Fiscal stability issues that have arisen around the world in the past 5 years have highlighted that fiscal stability clauses in contracts and licenses do not guarantee long-term fiscal stability and are easily circumvented by those prepared to exert political pressure on producers. An alternative approach to attempting to lock in fiscal stability via legislation or contract is to establish a rational tax system tied to a long-term, widely agreed upon state fiscal strategy and associated policies and targeted incentives.

With all stakeholders recognizing the objectives of the stated strategy, it should be possible to secure investments in the relative security from an investor’s perspective that short-term changes to fiscal terms are not going to be made as short-term reactions to changing market conditions.
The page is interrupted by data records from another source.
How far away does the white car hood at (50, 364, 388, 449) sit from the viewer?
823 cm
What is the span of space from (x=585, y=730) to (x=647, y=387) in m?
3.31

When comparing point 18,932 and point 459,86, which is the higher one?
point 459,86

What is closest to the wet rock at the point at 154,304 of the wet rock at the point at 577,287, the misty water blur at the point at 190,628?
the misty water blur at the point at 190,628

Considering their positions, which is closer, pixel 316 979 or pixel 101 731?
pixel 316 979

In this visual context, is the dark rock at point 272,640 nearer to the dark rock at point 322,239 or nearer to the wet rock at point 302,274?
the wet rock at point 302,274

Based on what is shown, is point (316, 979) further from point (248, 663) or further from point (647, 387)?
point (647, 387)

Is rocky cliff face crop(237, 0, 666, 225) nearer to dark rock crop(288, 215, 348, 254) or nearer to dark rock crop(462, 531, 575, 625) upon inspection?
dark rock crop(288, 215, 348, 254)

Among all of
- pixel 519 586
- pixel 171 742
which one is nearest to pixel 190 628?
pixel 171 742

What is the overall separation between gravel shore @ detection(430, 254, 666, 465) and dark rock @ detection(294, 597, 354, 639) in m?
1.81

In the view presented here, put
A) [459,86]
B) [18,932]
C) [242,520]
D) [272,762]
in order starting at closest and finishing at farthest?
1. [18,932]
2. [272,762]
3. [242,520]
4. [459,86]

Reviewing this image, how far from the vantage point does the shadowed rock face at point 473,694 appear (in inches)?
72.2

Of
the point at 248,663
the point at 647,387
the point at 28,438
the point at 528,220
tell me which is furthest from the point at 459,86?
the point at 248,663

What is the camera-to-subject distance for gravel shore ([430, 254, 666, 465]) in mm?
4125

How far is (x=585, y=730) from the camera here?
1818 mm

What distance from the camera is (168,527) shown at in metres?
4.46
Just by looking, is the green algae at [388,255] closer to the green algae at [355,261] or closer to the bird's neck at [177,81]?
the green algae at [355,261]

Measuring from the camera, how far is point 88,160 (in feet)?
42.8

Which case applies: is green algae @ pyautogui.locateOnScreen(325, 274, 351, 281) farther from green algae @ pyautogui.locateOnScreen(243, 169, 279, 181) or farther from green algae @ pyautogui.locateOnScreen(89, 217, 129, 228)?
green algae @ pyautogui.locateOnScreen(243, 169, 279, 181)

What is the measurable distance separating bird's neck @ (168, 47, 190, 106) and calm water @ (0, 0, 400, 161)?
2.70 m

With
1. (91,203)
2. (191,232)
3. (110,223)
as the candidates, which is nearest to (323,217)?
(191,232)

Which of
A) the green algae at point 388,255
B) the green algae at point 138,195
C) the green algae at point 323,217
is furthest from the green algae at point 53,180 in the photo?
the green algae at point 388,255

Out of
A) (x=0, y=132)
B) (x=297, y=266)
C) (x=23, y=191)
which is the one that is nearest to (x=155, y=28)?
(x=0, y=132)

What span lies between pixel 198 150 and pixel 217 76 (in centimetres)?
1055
A rational tax system appropriate to such a strategy would need to be flexible and predictable and contain the following elements:

  • Some regressive elements targeted specifically at high-volume production that provide the state with a baseline revenue stream regardless of prevailing prices.
  • Some progressive elements that only impact the producers when prices are such that substantial net revenues can be secured by producers while also providing the state with higher net takes from high-margin production.
  • Targeted allowances to the regressive elements that stimulate capital investment in higher-cost, difficult fields.

Importance of balance

Systems with a balance of all three components are more likely to be efficient in raising taxes and promoting investment in a wide range of market and reservoir conditions without prompting frequent fiscal restructuring by a government. If the state’s long-held and widely articulated belief is that taxes from oil and gas should provide the baseline revenues needed to run the state, then in a low-price environment a fiscal mechanism driven solely by progressive elements cannot be considered a very stable approach.

Conversely, a fiscal mechanism dominated by regressive elements such as royalties and property taxes (without any allowances or investment incentives) will be ineffective at promoting investment in high-cost developments because of its negative consequences for producers in low-price environments and may even cause temporary shut-in or premature abandonment of marginal fields. The challenge for Alaska is to find the right fiscal balance soon for future gas revenues and to promote upstream investment to achieve long-term sustainable gas production a decade or more from now.

One of the alternatives to a CPT combined progressivity tax mechanism is a distinct oil progressivity tax (OPT) and gas progressivity tax (GPT). Typically, with no allowances, such an approach would have the effect of increasing the total progressivity taxes paid compared to the CPT approach.

However, incentives and allowances could be targeted and tailored specifically at more-marginal gas (or oil) streams to avoid inhibiting development capital investment. The point is that if the state is unlikely to be willing to live with a pipeline causing a significant drop in its fiscal revenues, a substantial drop in production tax revenue caused by a CPT mechanism conceived with oil in mind but diluted by gas is likely to lead the state to change the law.

The industry’s perception of the possibility or likelihood of such a tax change to fix the issues posed by gas for a CPT mechanism is likely to provide its own inhibition to further development and investment in a gas line.